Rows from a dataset
---------------

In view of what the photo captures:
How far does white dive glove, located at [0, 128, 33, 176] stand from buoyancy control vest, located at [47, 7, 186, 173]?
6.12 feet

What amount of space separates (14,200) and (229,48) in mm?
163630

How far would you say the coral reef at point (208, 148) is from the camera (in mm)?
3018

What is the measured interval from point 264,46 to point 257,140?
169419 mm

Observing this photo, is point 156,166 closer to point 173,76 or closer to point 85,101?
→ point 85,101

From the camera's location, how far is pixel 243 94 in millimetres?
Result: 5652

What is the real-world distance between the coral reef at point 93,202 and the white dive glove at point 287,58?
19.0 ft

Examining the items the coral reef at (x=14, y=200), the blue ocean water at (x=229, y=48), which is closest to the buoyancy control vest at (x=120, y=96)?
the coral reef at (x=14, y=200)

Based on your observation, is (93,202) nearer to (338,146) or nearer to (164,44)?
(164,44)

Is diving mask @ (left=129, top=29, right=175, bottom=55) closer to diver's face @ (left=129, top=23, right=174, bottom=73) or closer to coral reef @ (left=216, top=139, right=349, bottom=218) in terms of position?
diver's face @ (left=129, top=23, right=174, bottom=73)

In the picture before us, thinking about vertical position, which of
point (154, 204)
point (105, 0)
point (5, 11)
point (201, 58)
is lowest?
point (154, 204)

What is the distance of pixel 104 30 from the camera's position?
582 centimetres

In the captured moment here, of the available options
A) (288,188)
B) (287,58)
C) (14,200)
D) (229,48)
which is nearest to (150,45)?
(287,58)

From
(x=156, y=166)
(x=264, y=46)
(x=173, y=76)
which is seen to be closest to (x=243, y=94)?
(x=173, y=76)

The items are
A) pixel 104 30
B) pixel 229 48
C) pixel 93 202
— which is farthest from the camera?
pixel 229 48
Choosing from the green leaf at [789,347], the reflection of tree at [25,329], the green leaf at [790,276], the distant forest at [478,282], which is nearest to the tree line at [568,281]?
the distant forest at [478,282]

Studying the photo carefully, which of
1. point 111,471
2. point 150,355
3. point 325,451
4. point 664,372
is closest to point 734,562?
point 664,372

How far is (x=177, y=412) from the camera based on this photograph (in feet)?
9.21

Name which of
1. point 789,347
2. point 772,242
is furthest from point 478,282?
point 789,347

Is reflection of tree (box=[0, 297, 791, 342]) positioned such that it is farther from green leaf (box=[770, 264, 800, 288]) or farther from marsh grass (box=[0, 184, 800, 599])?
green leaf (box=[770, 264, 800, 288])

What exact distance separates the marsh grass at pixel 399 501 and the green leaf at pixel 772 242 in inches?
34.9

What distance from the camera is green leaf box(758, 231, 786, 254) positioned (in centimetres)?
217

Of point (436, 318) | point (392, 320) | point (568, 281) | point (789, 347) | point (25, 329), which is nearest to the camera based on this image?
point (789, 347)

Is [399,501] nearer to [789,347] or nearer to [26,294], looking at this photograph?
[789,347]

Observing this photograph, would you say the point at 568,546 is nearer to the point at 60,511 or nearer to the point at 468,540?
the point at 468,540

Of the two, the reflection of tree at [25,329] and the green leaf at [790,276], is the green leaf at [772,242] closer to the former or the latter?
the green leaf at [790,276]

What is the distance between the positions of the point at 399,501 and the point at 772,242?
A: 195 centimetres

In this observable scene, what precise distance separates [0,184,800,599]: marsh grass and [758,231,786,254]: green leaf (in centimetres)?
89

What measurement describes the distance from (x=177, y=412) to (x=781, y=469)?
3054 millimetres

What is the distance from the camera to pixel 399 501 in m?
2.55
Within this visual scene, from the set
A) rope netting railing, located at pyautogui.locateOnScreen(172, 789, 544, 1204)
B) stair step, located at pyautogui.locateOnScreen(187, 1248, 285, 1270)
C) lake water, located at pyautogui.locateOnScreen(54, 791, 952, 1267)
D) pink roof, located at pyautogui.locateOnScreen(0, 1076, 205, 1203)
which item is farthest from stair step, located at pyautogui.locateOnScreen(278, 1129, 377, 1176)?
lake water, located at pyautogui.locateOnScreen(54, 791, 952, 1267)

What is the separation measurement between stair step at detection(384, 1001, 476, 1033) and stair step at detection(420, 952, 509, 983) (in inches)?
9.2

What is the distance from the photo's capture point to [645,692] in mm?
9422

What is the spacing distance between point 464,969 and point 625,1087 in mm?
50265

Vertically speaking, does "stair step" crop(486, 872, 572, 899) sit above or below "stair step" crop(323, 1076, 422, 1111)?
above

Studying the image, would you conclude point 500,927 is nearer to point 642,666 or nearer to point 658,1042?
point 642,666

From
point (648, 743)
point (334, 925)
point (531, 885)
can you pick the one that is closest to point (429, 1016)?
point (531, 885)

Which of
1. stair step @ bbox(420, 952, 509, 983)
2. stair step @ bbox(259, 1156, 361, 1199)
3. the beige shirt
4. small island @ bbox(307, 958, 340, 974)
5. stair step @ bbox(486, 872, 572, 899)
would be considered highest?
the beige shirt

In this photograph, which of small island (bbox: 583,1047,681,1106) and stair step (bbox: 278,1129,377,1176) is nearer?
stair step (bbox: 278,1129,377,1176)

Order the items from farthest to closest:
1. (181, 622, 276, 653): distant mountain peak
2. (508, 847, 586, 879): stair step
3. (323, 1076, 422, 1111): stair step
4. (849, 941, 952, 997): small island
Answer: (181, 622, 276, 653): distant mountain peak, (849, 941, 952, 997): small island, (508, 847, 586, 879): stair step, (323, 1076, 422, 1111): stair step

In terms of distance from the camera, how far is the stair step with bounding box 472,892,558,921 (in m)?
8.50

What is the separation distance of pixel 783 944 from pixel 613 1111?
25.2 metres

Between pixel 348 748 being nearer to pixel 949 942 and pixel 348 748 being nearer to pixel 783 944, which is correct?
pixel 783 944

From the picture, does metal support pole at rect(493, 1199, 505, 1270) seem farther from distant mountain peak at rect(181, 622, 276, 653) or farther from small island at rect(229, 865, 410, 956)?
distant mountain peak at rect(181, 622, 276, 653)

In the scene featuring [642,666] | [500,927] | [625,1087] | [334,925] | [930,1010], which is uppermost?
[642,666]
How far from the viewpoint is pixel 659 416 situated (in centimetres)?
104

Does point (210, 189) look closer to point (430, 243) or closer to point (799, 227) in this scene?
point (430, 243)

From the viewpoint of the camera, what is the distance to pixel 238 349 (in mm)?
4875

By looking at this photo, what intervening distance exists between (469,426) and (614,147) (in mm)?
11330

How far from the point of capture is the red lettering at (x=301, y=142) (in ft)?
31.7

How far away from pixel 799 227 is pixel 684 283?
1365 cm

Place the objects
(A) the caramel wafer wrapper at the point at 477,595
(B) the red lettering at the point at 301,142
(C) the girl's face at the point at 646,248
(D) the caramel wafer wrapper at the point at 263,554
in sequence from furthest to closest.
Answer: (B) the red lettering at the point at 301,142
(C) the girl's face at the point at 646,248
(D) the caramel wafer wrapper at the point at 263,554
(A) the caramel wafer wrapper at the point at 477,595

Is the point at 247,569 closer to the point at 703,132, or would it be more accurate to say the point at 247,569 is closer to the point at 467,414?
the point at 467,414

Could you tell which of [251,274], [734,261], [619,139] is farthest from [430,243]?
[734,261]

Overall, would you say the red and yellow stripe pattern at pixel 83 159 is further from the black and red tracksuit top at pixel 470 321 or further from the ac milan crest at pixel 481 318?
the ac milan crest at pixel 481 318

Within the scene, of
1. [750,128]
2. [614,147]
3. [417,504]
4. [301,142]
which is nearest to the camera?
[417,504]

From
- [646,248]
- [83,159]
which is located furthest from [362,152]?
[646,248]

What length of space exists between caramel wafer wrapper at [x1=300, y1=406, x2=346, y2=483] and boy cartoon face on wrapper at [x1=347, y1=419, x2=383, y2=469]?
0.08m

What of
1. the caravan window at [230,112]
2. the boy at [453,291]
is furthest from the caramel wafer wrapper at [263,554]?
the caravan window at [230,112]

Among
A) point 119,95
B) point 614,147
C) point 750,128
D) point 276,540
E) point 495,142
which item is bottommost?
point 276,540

---------------

◆ Objective ◆
From the "Within the scene, of" line to the close of the listing, restate each line word for word.

◆ Task result ◆
Within the scene, of
1. [750,128]
2. [614,147]
3. [417,504]
4. [301,142]
which is nearest to the camera?
[417,504]

From
- [646,248]
- [83,159]
which is located furthest from [362,152]?
[646,248]

What length of space exists between caramel wafer wrapper at [x1=300, y1=406, x2=346, y2=483] and boy cartoon face on wrapper at [x1=347, y1=419, x2=383, y2=469]?
0.08m

What of
1. the caravan window at [230,112]
2. the boy at [453,291]
is furthest from the caramel wafer wrapper at [263,554]?
the caravan window at [230,112]

Among
A) point 119,95
B) point 614,147
C) point 750,128
D) point 276,540
E) point 495,142
which item is bottommost?
point 276,540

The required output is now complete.